**ÉNONCÉ:** Recopiez le passage du texte à analyser qui commence par « Ironie du sort, l’organisme » et se poursuit jusqu'à « de Soins communs. », en renommant « Santé en français » en « Santé francophone Manitoba ».

Ironie du sort, l’organisme fêtait aussi ses 20 ans. Alors l’assemblée s’est tout de même clôturée par une coupe de mousseux sans alcool, mais force est d’admettre que les nouvelles n’étaient pas réjouissantes. 

« Nous sommes entrés en gestion de crise », a déclaré Diane Poiron-Toupin, présidente de Santé en français. 

Pour rappel, Santé en français est un organisme qui oeuvre à favoriser l’accès aux services de santé et de services sociaux en français au Manitoba. Par exemple, il a appuyé la création d’un réseau de soins de santé primaire pour la population francophone de la région Santé Sud. De plus, l’on peut mentionner le projet tripartite entre Santé en français, le Secrétariat aux affaires francophones et Soins communs, qui aboutira sur l’implémentation de services en français au sein de Soins communs.

**DONNÉES:**

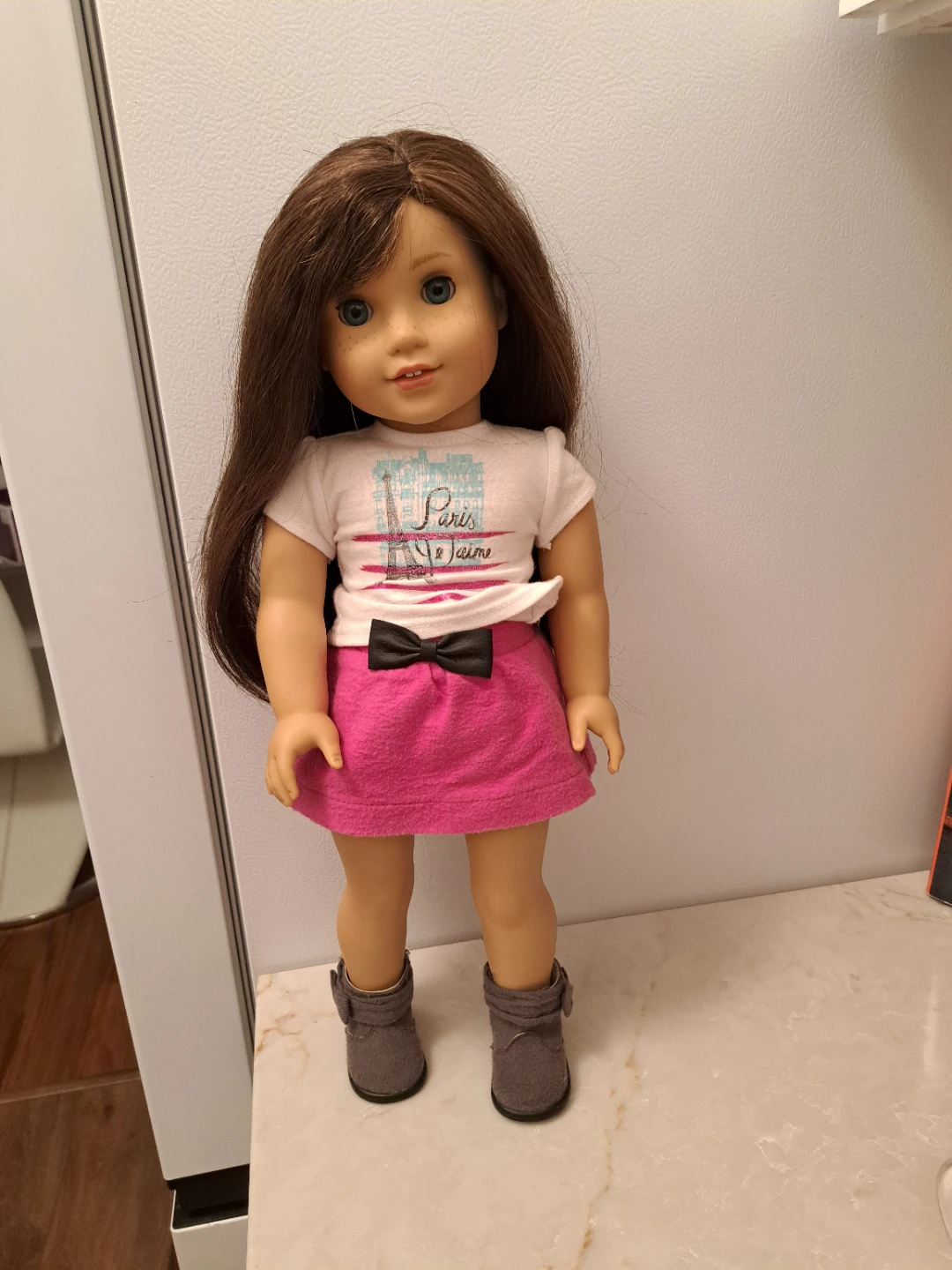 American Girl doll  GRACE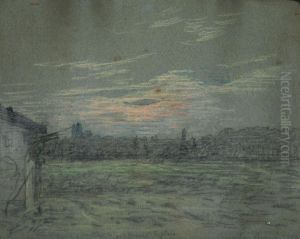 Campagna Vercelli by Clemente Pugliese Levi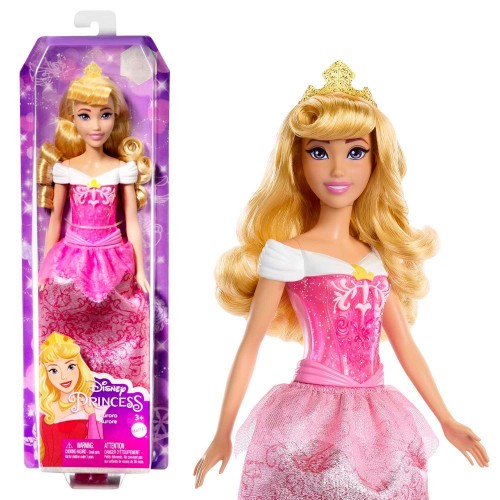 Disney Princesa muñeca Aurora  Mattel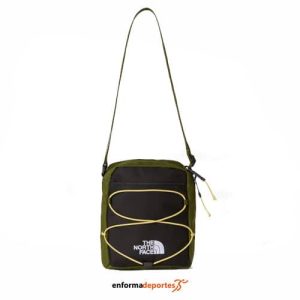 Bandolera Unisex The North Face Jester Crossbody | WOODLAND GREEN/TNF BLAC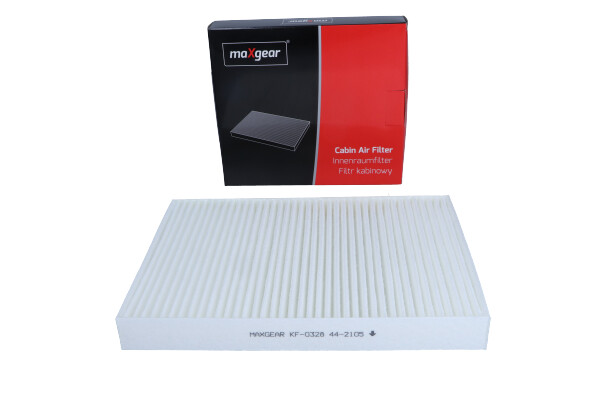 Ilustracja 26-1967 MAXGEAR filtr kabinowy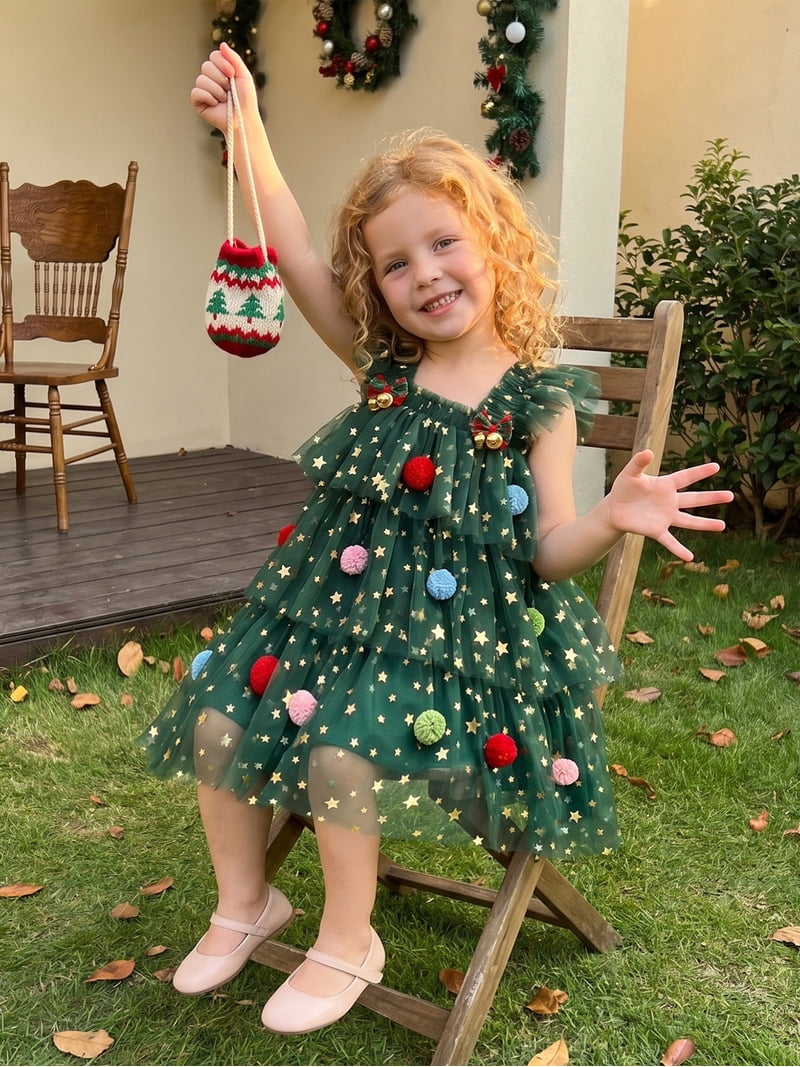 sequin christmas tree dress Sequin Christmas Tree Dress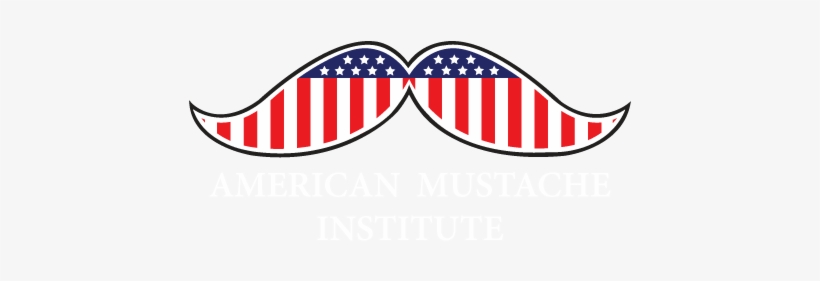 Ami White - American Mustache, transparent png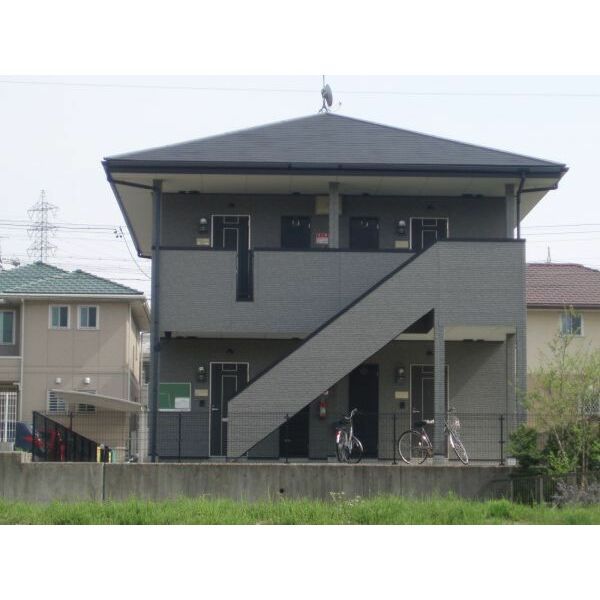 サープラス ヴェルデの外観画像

**RÉSULTAT:**
Ironie du sort, l’organisme fêtait aussi ses 20 ans. Alors l’assemblée s’est tout de même clôturée par une coupe de mousseux sans alcool, mais force est d’admettre que les nouvelles n’étaient pas réjouissantes. 

« Nous sommes entrés en gestion de crise », a déclaré Diane Poiron-Toupin, présidente de Santé francophone Manitoba. 

Pour rappel, Santé francophone Manitoba est un organisme qui oeuvre à favoriser l’accès aux services de santé et de services sociaux en français au Manitoba. Par exemple, il a appuyé la création d’un réseau de soins de santé primaire pour la population francophone de la région Santé Sud. De plus, l’on peut mentionner le projet tripartite entre Santé francophone Manitoba, le Secrétariat aux affaires francophones et Soins communs, qui aboutira sur l’implémentation de services en français au sein de Soins communs.